DiD: Staggered adoption uses heterogeneity-robust estimator
What to Check
When treatment is staggered (different units adopt treatment at different times), standard two-way fixed effects (TWFE) regression produces a weighted average of cohort-specific treatment effects where some weights can be negative. This means TWFE can return wrong signs even when all true treatment effects are positive. Papers with staggered adoption must use or address heterogeneity-robust estimators.
How to Check
- Determine whether treatment timing is staggered: are there multiple “treatment cohorts” (groups of units that adopt treatment in different periods)?
- If staggered, check whether the paper uses one of the following heterogeneity-robust methods:
- Callaway & Sant’Anna (2021) — ATT by cohort × time
- Sun & Abraham (2021) — interaction-weighted estimator
- Borusyak, Jaravel & Spiess (2021) — imputation estimator
- de Chaisemartin & D’Haultfœuille (2020) — DID_M estimator
- Gardner (2021) — two-stage DiD
- If TWFE is used as the primary specification, check whether: (a) the paper acknowledges the Goodman-Bacon decomposition problem, (b) robustness checks with a heterogeneity-robust method are provided.
- Check whether the paper reports heterogeneity in treatment effects across cohorts — even if the average effect is the primary estimand, cohort heterogeneity is informative.
Pass Condition
Either: (a) the paper uses a heterogeneity-robust estimator as its primary specification, OR (b) the paper uses TWFE but reports robustness to a heterogeneity-robust estimator and discusses the Goodman-Bacon decomposition explicitly.
Failure Examples
- TWFE only, no discussion: Paper has 50 states adopting a policy between 1990 and 2010. The main tables show TWFE regressions with state and year FE. No discussion of staggered DiD concerns. Published post-2021. Fails.

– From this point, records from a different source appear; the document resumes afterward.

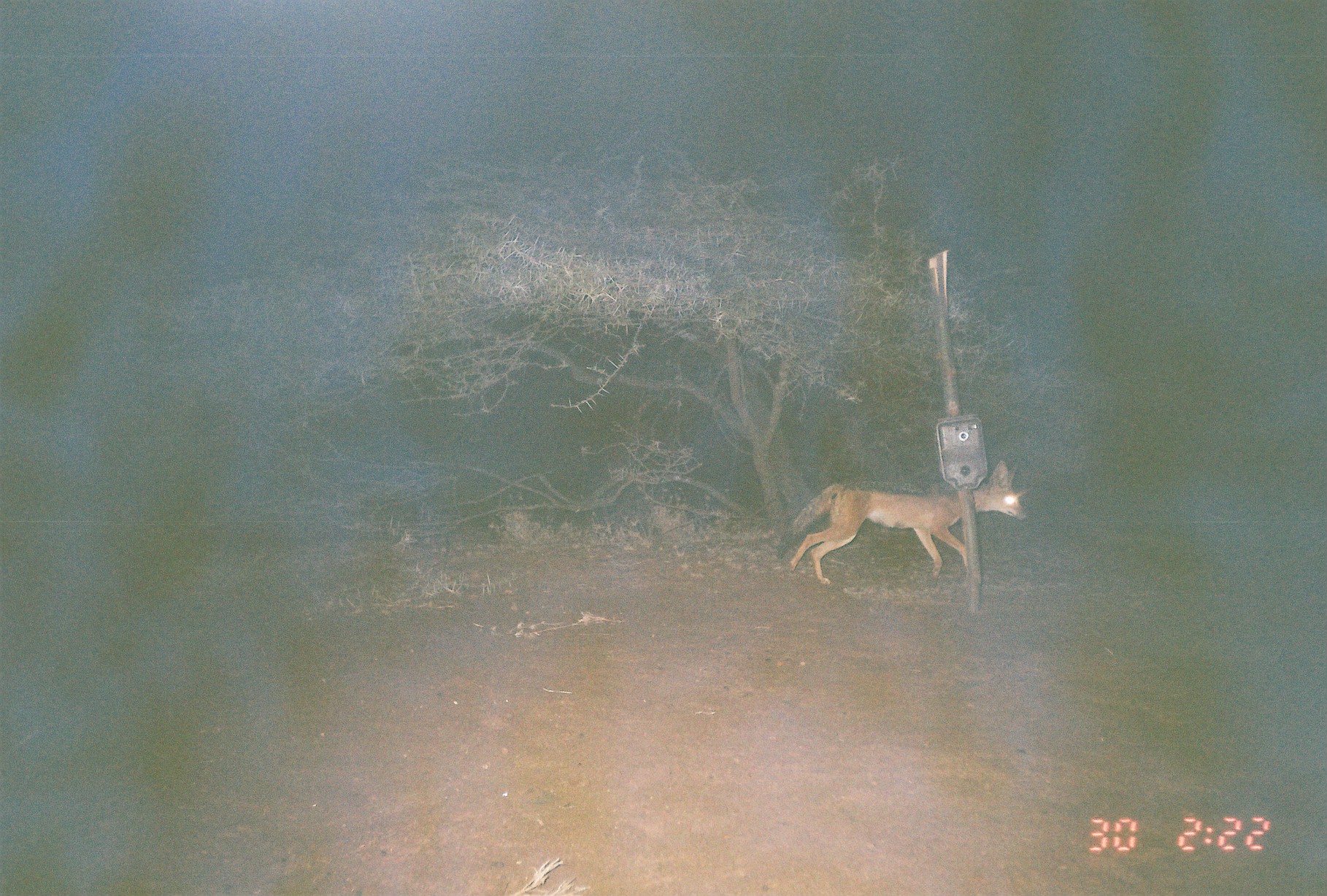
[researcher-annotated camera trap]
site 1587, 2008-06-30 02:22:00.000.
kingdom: Animalia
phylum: Chordata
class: Mammalia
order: Carnivora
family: Canidae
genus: Lupulella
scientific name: Lupulella mesomelas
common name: black-backed jackal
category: canis mesomelas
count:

- Goodman-Bacon mentioned but no robust estimator: Paper cites Goodman-Bacon (2021) in a footnote but reports no alternative estimator. “We acknowledge potential heterogeneity” is not a fix. Fails.
- Event-study interpreted as Callaway-Sant’Anna: Paper reports a binned event-study from TWFE and calls it a test of heterogeneous effects. This is not equivalent. Fails.
Notes
- Papers written before 2020 and currently under review should be assessed with some tolerance — the literature evolved rapidly. Papers written after 2022 have no excuse.
- For papers with a single treatment date (sharp DiD), this test does not apply. Use
did-parallel-trends-plotinstead.
References
- Goodman-Bacon, A. (2021). Difference-in-differences with variation in treatment timing. Journal of Econometrics, 225(2), 254–277.
- Callaway, B., & Sant’Anna, P. H. (2021). Difference-in-differences with multiple time periods. Journal of Econometrics, 225(2), 200–230.
- Roth, J., Sant’Anna, P. H., Bilinski, A., & Poe, J. (2023). What’s trending in difference-in-differences? A synthesis of the recent econometrics literature. Journal of Econometrics, 235(2), 2218–2244.